Assignment
The answer must consist of every line in the data that contains "Graphic".

Records shown
▬▬▬
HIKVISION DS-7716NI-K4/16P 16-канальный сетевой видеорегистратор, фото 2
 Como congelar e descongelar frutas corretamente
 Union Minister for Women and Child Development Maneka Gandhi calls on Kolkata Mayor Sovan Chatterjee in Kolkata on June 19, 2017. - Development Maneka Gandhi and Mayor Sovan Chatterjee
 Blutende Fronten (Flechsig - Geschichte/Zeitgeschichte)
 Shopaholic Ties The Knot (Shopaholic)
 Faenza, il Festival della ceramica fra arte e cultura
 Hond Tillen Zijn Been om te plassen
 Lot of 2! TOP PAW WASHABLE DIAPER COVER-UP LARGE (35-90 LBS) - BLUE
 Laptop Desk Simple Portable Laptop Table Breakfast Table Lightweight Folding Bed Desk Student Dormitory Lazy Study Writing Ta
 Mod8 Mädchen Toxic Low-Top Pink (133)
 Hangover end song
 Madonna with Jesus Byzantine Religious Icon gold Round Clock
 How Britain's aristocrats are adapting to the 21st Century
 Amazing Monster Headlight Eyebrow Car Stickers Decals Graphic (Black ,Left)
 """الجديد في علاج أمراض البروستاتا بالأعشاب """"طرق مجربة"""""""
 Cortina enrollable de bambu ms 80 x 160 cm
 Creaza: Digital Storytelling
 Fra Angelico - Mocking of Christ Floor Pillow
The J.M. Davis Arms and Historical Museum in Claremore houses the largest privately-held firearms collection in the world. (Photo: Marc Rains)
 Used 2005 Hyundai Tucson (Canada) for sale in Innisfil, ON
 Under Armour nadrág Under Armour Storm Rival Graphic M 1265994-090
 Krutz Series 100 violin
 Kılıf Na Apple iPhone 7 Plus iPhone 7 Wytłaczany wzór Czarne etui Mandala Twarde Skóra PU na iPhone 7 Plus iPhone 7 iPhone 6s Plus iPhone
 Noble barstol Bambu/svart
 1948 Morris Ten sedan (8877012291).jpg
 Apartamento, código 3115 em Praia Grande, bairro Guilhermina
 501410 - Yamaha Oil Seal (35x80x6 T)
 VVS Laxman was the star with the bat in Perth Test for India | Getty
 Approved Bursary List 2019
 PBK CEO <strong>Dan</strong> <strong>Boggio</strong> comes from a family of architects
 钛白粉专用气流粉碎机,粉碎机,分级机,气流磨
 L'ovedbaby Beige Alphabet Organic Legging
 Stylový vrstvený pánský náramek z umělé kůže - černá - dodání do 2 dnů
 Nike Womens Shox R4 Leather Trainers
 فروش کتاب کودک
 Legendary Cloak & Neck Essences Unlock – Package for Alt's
▬▬▬
Output of the task
 Amazing Monster Headlight Eyebrow Car Stickers Decals Graphic (Black ,Left)
 Under Armour nadrág Under Armour Storm Rival Graphic M 1265994-090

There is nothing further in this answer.